Since the announcement by the Organisation for Economic Cooperation and Development (OECD) for a planned 15 per cent global minimum corporate tax rate, Barbados has been putting forward a case to see what approach could be taken, as officials expressed concern about the risk of losing businesses.

But in a clear indication that Barbados – who signed on to the international tax regime two years ago along with more than 130 other countries – will have to adapt the global minimum tax rate, Mottley also strongly hinted that changes will have to be made to the current low tax rate for local companies.

“What we were able to do is to create a bounty for all of the corporate tax [payers], small and larger companies in this country, and you got it at the very time you needed it the most – during COVID. So, you had some buffer there because of reduced payment on corporate taxes,” Mottley told the 84th Barbados Labour Party annual conference on Saturday evening.

“We cannot guarantee that going forward because of the global circumstances, and it will mean that if we try to do things that were too risky and too flashy, we will get blacklisted again,” she said.

“I will simply say this, if I have a disappointment it’s that our domestic corporate tax payers have preferred to keep their money more in the banks, and may well have to do with COVID coming in and people believing that now is not the time to invest. But if we don’t invest, we cannot grow and keep growing, and therefore I will speak to the country in full on that,” she promised.
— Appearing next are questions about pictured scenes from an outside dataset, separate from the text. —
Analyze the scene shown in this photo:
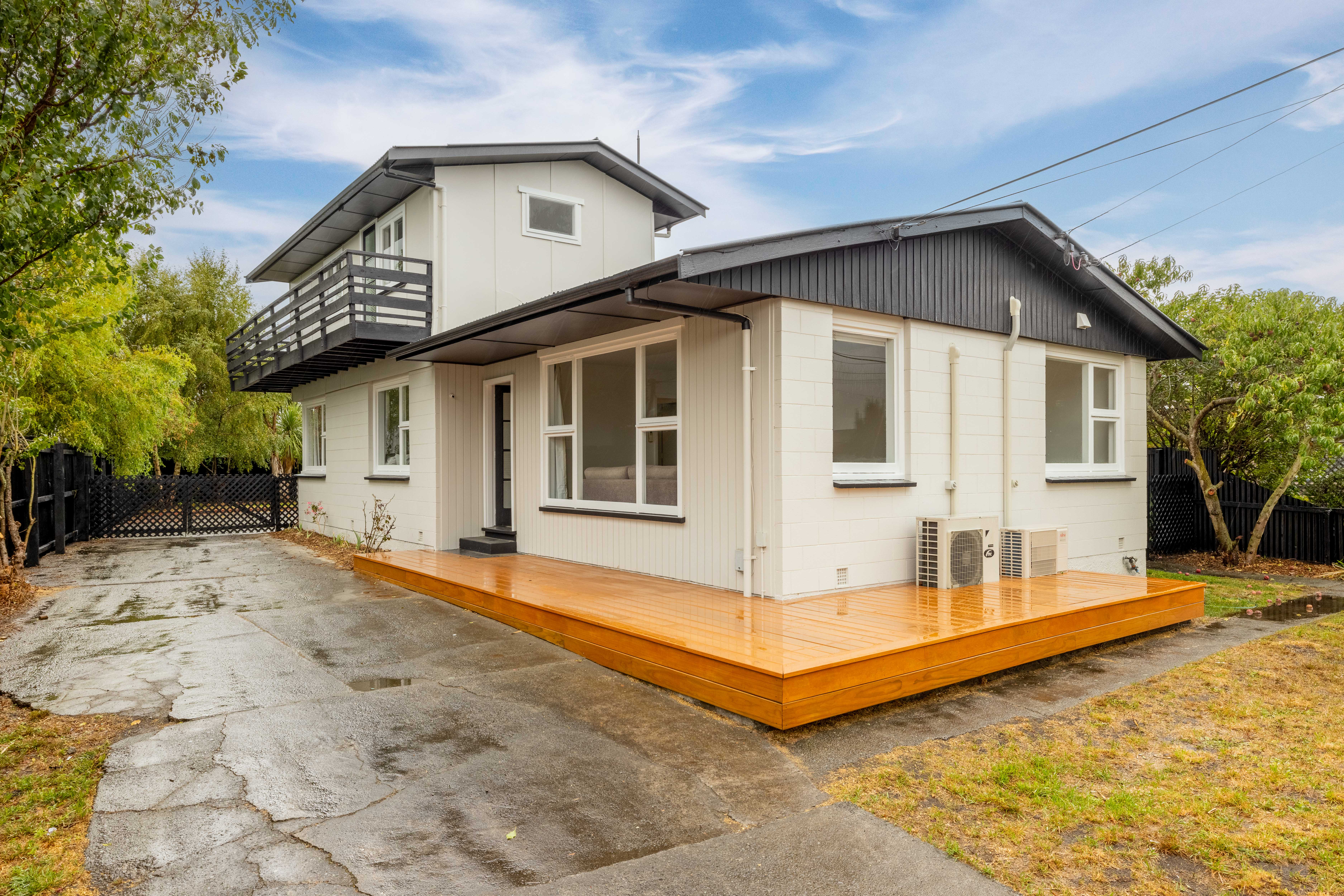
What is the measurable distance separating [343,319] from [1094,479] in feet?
33.0

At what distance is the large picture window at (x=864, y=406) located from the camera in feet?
20.9

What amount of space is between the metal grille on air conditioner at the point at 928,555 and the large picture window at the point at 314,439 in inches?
464

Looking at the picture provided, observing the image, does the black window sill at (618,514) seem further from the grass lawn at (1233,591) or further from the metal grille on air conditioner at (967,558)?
the grass lawn at (1233,591)

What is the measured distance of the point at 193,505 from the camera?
15.3 metres

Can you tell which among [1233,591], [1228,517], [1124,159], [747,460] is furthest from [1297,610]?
[747,460]

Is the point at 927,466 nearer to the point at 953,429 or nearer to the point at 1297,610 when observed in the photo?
the point at 953,429

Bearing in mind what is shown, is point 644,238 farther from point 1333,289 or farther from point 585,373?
point 1333,289

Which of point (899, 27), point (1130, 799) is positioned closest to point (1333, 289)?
point (899, 27)

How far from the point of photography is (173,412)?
15.1 meters

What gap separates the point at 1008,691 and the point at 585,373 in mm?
5049

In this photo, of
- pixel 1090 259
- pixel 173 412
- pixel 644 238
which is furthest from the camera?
pixel 173 412

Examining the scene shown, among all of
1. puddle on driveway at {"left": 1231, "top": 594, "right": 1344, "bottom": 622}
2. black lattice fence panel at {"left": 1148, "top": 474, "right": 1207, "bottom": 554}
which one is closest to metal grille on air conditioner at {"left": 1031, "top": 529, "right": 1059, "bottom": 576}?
puddle on driveway at {"left": 1231, "top": 594, "right": 1344, "bottom": 622}

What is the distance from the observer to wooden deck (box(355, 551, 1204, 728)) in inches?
159

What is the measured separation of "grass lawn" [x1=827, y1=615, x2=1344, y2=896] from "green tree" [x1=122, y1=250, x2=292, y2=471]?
69.0 feet
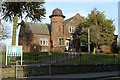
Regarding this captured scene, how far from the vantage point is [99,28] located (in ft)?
88.7

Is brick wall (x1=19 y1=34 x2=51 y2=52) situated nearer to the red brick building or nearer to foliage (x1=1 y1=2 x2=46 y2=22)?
the red brick building

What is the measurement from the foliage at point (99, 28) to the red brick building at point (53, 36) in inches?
207

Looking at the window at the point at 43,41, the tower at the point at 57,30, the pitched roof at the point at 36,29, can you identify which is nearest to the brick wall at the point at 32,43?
the window at the point at 43,41

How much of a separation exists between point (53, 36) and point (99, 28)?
10.8 metres

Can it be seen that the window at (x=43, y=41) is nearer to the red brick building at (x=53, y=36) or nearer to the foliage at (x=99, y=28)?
the red brick building at (x=53, y=36)

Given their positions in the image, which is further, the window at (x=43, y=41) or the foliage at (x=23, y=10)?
the window at (x=43, y=41)

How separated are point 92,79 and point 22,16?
12.5 meters

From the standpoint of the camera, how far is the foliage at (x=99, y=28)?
26.7 metres

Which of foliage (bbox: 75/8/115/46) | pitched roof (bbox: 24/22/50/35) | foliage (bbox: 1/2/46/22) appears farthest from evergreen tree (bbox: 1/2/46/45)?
pitched roof (bbox: 24/22/50/35)

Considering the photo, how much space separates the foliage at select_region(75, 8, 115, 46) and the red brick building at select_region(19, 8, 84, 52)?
5261mm

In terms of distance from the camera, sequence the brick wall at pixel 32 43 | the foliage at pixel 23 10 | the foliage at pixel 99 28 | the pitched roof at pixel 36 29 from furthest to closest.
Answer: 1. the pitched roof at pixel 36 29
2. the brick wall at pixel 32 43
3. the foliage at pixel 99 28
4. the foliage at pixel 23 10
Mottley, who recently visited Canada to discuss several matters with officials there, said the global business sector was a topic of discussion, as she acknowledged that most of Barbados’ global businesses are from that market.

The proposed 15 per cent global minimum corporate tax rate for companies with revenue above €750 million (BDS$1.6 billion), forms part of a two-pillar international tax reform agenda being led by the OECD.

According to that organisation, the move is to ensure that multinational enterprises pay their fair share of tax regardless of where they are headquartered or from where they operate.

It is expected that eligible multinational companies will start paying the global minimum tax rate from next year.

Mottley promised to address the issue further “in a few weeks’ time”. However, the prime minister expressed disappointment that the revenue being collected from local corporations was simply too low, accounting for just about 15 per cent of the overall corporation tax.

“We collected about $470 million [in total corporation tax] last year. When I was minister of economic development in 2007, we were collecting $520 million. You know why it dropped to rock bottom, because our relationships in the international business sector started to change, and the benefits we got from Canada … started to dwindle. What we now have, $400 million of the $470 million, comes from outside of Barbados. Now, that can’t continue just so,” said the prime minister.

She also acknowledged that Barbados stayed off the European Union’s so-called blacklist of non-cooperative jurisdictions for tax purposes, which came out last week. The next review is due in February next year.

“It looks as though we are finally facing a bright future and getting any possibility of blacklisting put behind us,” said Mottley, as she thanked those who have been instrumental in ensuring the country was taken off the list earlier this year and stayed off in the second review.

During her wide-ranging address, Mottley also indicated that she was awaiting a meeting between the Attorney General Dale Marshall and Minister of Energy and Business Senator Lisa Cummins along with the entity that was responsible for the highly touted digitisation of the Corporate Affairs and Intellectual Property Office (CAIPO).

“We have not seen the finish line as we had expected to do from that initiative,” reported Mottley.

Declaring that there had to be a transformation of doing business in Barbados, Mottley said within the next week, Cabinet was expected to receive a White Paper “for the establishment of an entity called Business Barbados, that will take the Corporate Affairs registry with the exception of intellectual property, subject to Cabinet’s approval, and put it into an independent entity that will also supplement it with business facilitators”.